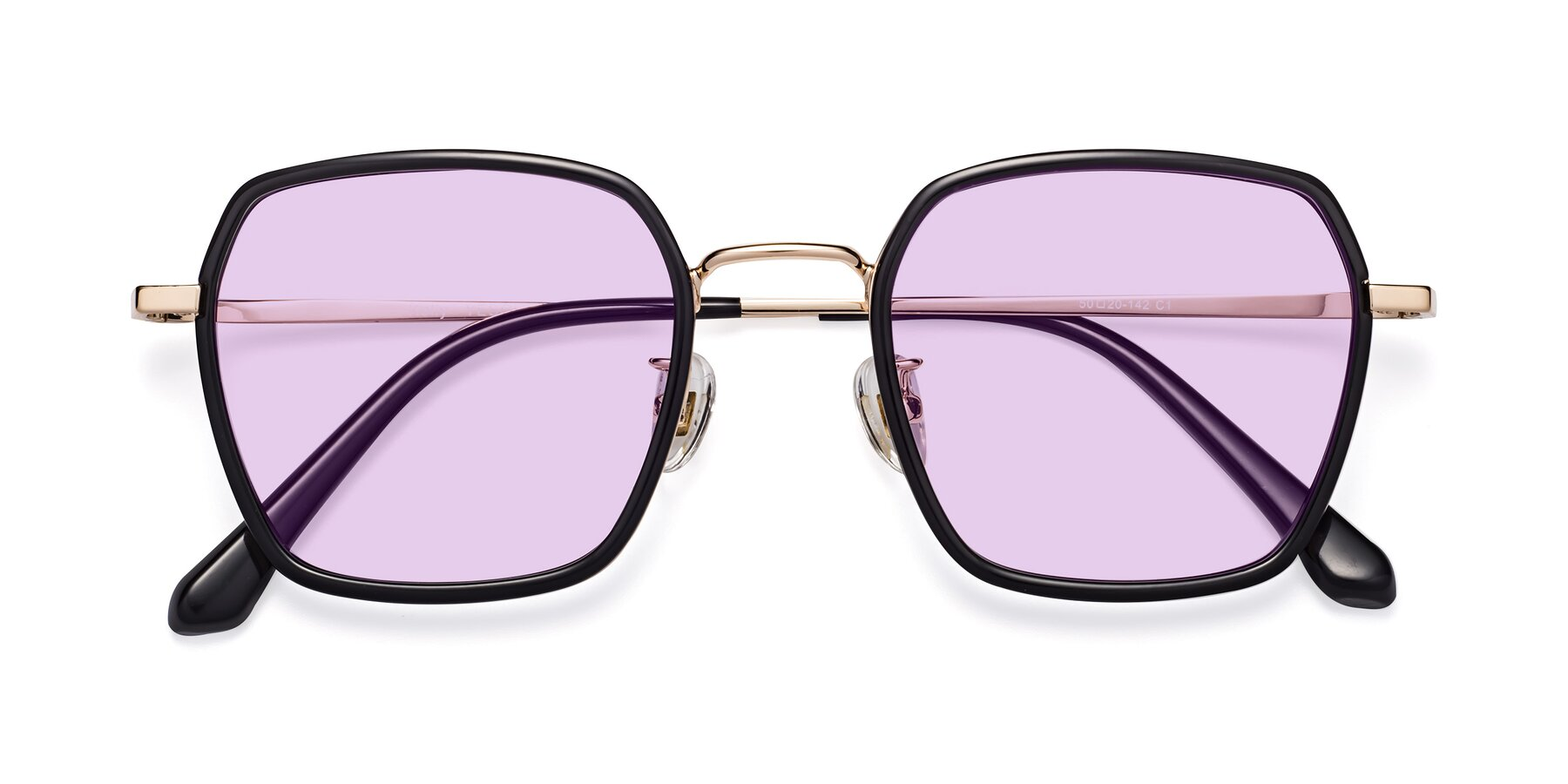 Folded Front of Kelly in Black-Gold with Light Purple Tinted Lenses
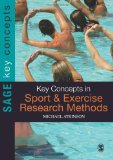 Key Concepts in Sport and Exercise Research Methods   2012 edition cover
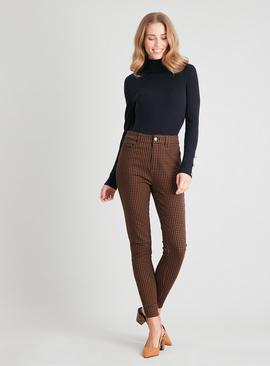 Tan Dogtooth Print Skinny Jeans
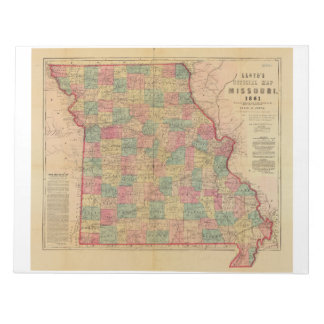 Lloyd's Offical Map of Missouri (1861) Note Pad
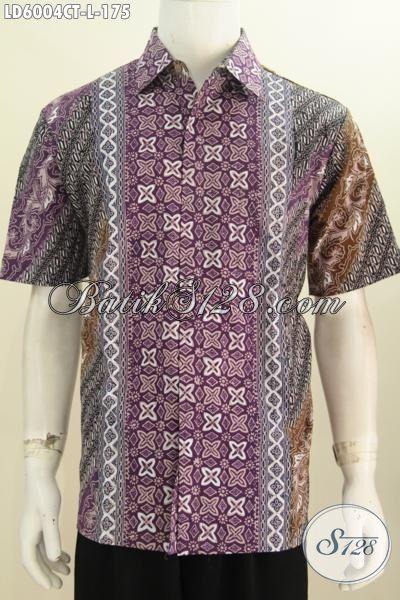 Baju Hem Lengan Pendek, Produk Terbaru Busana Batik Pria Size L Motif Kombinasi Proses Cap Tulis Cocok Untuk Kondangan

> **Your objective**: Word for word, repeat only the lines from the line containing "Key Concepts in" through the end of the data, without any pictures.

> **Response to this exercise**:
 Key Concepts in Sport and Exercise Research Methods   2012 edition cover
 Tan Dogtooth Print Skinny Jeans
 Lloyd's Offical Map of Missouri (1861) Note Pad
 Baju Hem Lengan Pendek, Produk Terbaru Busana Batik Pria Size L Motif Kombinasi Proses Cap Tulis Cocok Untuk Kondangan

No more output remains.